- Text provided:
───

Conditional expectation of Brownian motion's first hitting time

Question

Let $T_x$ be the first hitting time of $x$. Let $B_t$ be a Brownian motion started at $x\in [0,R]$. Show that $$E[T_R \mid T_R < T_0]=\frac{R^2-x^2}{3}.$$

By using the fact that $B_t^2 - t$ is a martingale and stopping time theorem, $E(T_R) = R^2-x^2$ but I am not sure how to find $E[T_R \mid T_R < T_0]$. Thanks and appreciate a hint.

Answer 1

Hints:

1. Since $(B_t)_{t \geq 0}$ is a martingale it follows from the optional stopping theorem that $$\mathbb{E}(B_{T_R \wedge T_0}) = x.$$ Deduce from $B_{T_R \wedge T_0} \in \{0,R\}$ that $$\mathbb{P}(B_{T_R \wedge T_0}=R) = \frac{x}{R} \qquad \mathbb{P}(B_{T_0 \wedge T_R} = 0) = \frac{R-x}{R}. \tag{1}$$ Conclude that $$\mathbb{P}(T_R<T_0) = \frac{x}{R}. \tag{2}$$
2. Check that $X_t := B_t^3 - 3tB_t$ is a martingale. Apply the optional stopping theorem to show that $$\mathbb{E}(B_{T_R \wedge T_0}^3) - x^3 = 3 \mathbb{E}((T_R \wedge T_0) B_{T_R \wedge T_0}). \tag{3} $$ Combine this identity with $(1)$ to obtain that $$0 \cdot \mathbb{E}((T_R \wedge T_0) 1_{\{B_{T_R \wedge T_0}=0\}}) + 3R \mathbb{E}((T_R \wedge T_0) 1_{\{B_{T_R \wedge T_0}=R\}}) = R^3 \frac{x}{R} - x^3,$$ i.e. $$\mathbb{E}((T_R \wedge T_0) 1_{\{B_{T_R \wedge T_0}=R\}}) = \frac{x}{3R} (R^2-x^2).$$ As $$\{B_{T_R \wedge T_0} =R\} = \{T_R<T_0\}$$ this yields $$\mathbb{E}(T_R 1_{\{T_R<T_0\}}) = \frac{x}{3R} (R^2-x^2).$$
3. Combining both steps gives $$\mathbb{E}(T_R \mid T_R<T_0) = \frac{R^2-x^2}{3}.$$

───

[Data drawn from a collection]
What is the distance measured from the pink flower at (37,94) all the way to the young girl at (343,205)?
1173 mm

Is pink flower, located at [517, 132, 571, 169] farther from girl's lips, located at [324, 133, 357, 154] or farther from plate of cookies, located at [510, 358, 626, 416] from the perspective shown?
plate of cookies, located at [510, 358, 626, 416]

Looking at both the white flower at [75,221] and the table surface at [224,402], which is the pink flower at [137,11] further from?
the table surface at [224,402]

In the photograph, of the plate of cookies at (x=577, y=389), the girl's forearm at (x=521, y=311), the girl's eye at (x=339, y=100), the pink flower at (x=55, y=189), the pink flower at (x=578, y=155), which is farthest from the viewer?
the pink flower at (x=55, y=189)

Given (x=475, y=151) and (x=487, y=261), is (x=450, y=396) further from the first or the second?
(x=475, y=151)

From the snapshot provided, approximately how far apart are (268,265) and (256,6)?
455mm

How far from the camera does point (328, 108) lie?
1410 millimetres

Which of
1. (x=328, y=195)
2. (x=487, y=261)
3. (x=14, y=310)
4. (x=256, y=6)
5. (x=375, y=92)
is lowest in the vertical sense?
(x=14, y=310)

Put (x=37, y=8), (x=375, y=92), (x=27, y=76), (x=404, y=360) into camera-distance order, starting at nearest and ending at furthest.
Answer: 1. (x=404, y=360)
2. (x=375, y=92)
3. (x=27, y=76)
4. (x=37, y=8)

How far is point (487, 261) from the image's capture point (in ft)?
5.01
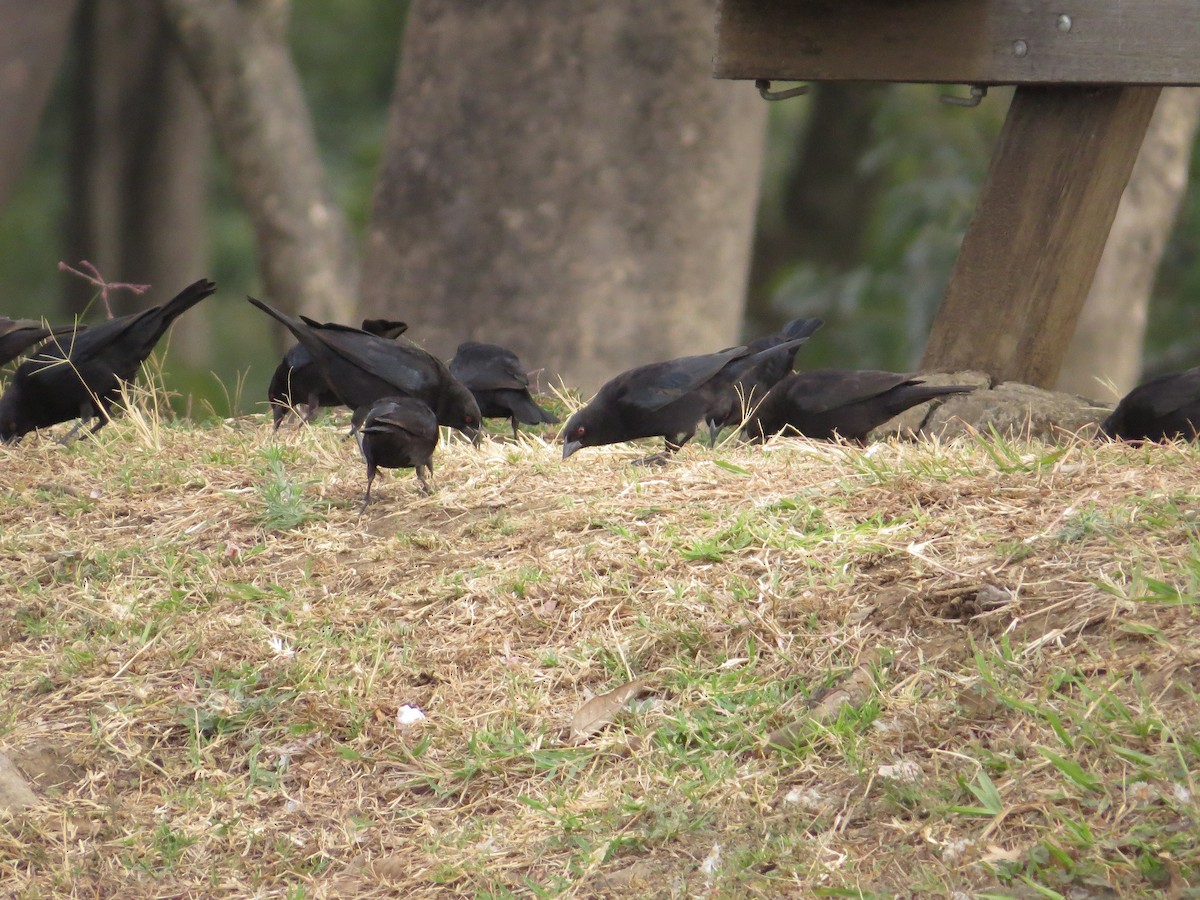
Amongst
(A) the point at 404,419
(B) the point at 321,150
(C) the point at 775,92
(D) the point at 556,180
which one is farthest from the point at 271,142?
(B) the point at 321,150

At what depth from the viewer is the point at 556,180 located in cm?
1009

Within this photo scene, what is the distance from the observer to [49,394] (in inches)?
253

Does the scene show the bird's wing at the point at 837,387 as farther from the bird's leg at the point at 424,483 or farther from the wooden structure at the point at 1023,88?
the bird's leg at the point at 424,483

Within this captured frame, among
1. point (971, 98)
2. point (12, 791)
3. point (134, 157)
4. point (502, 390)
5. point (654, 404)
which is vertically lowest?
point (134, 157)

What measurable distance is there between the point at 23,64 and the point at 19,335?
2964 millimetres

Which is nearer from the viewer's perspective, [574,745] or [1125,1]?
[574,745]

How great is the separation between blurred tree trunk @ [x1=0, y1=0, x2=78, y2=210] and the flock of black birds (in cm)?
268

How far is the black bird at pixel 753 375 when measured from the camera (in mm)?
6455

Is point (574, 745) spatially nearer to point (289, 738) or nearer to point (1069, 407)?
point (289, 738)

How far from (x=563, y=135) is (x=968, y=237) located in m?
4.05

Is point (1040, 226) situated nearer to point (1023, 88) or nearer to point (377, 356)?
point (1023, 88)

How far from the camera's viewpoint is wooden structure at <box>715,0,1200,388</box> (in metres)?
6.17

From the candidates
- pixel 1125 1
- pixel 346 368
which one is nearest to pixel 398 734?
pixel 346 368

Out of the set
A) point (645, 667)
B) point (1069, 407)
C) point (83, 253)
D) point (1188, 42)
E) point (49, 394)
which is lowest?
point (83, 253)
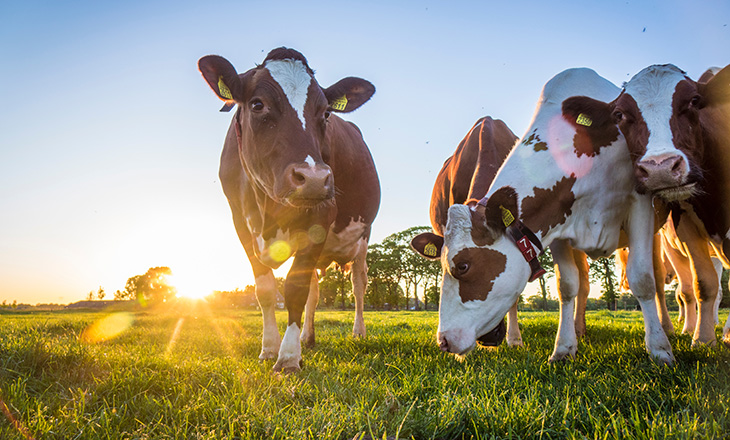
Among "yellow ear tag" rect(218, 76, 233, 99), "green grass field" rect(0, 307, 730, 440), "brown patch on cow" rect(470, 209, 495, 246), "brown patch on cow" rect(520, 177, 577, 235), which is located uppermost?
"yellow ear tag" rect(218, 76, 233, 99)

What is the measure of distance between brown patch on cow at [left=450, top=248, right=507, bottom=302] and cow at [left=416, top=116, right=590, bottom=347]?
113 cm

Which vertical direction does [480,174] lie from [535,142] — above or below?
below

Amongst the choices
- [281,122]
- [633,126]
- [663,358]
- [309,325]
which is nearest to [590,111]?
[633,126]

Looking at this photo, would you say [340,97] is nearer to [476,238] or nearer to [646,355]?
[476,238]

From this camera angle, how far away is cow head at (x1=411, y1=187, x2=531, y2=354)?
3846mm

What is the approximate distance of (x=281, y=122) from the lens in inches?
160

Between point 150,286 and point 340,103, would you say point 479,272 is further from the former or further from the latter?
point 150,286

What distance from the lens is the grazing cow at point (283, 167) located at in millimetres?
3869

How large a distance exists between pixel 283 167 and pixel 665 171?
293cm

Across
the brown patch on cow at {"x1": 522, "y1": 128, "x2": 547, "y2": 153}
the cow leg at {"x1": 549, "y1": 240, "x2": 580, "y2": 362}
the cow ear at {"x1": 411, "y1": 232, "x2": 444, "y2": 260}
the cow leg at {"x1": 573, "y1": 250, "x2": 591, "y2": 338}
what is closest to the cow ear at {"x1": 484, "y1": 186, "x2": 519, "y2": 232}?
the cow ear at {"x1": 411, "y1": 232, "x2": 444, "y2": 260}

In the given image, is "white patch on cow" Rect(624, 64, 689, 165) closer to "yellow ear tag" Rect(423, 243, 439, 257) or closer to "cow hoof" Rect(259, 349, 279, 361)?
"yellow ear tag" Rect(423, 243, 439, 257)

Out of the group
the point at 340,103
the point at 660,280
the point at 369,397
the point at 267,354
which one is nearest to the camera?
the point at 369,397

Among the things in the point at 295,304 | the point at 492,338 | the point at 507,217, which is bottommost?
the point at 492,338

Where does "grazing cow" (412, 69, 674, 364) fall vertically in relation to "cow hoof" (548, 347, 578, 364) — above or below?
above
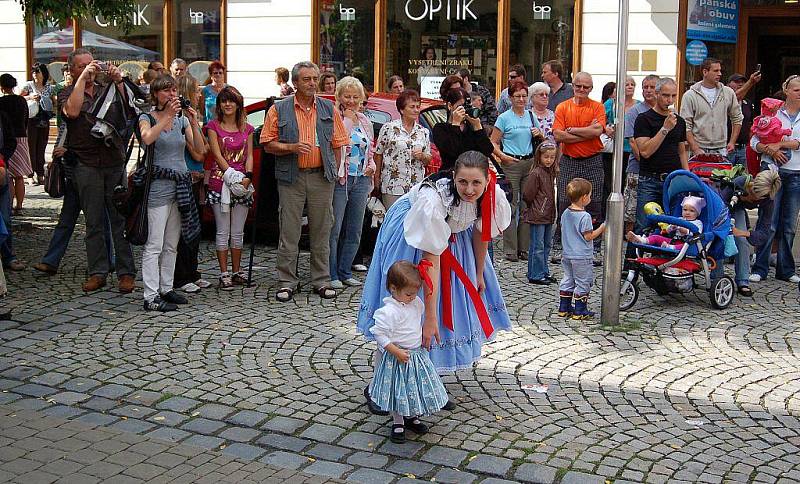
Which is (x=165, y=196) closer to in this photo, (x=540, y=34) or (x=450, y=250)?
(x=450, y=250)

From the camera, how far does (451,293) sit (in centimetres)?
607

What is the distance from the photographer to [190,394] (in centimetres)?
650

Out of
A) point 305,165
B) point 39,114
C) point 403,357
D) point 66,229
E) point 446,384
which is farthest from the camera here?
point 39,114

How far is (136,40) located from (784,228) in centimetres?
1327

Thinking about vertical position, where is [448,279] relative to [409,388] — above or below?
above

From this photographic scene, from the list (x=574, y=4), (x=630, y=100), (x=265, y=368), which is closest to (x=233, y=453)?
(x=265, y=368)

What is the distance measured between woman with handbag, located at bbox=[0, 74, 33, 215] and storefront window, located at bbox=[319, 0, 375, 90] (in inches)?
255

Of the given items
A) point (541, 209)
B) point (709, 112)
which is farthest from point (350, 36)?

───

- Your tasks:
[1] Using only the hitting time thread, decide whether each statement agrees with it. Give yes or no for each, along with the exact deciding words from the thread. (a) The person asking found $E(T_R) = R^2-x^2$ by using the martingale $B_t^2 - t$ and the stopping time theorem. (b) The answer concludes that the probability of $T_R<T_0$ equals $\frac{R-x}{R}$. (c) The answer asks the reader to check that $B_t^3 - 3tB_t$ is a martingale.
[2] List every line of the records that contains the word "hoof".

- Task-by-task outputs:
[1]
(a) Yes: "By using the fact that $B_t^2 - t$ is a martingale and stopping time theorem, $E(T_R) = R^2-x^2$"
(b) No: "Conclude that $$\mathbb{P}(T_R<T_0) = \frac{x}{R}. \tag{2}$$"
(c) Yes: "Check that $X_t := B_t^3 - 3tB_t$ is a martingale."

[2]
In the given image, is "white patch on cow" Rect(624, 64, 689, 165) closer to "yellow ear tag" Rect(423, 243, 439, 257) or closer to "cow hoof" Rect(259, 349, 279, 361)?
Where does "grazing cow" (412, 69, 674, 364) fall vertically in relation to "cow hoof" (548, 347, 578, 364) — above or below?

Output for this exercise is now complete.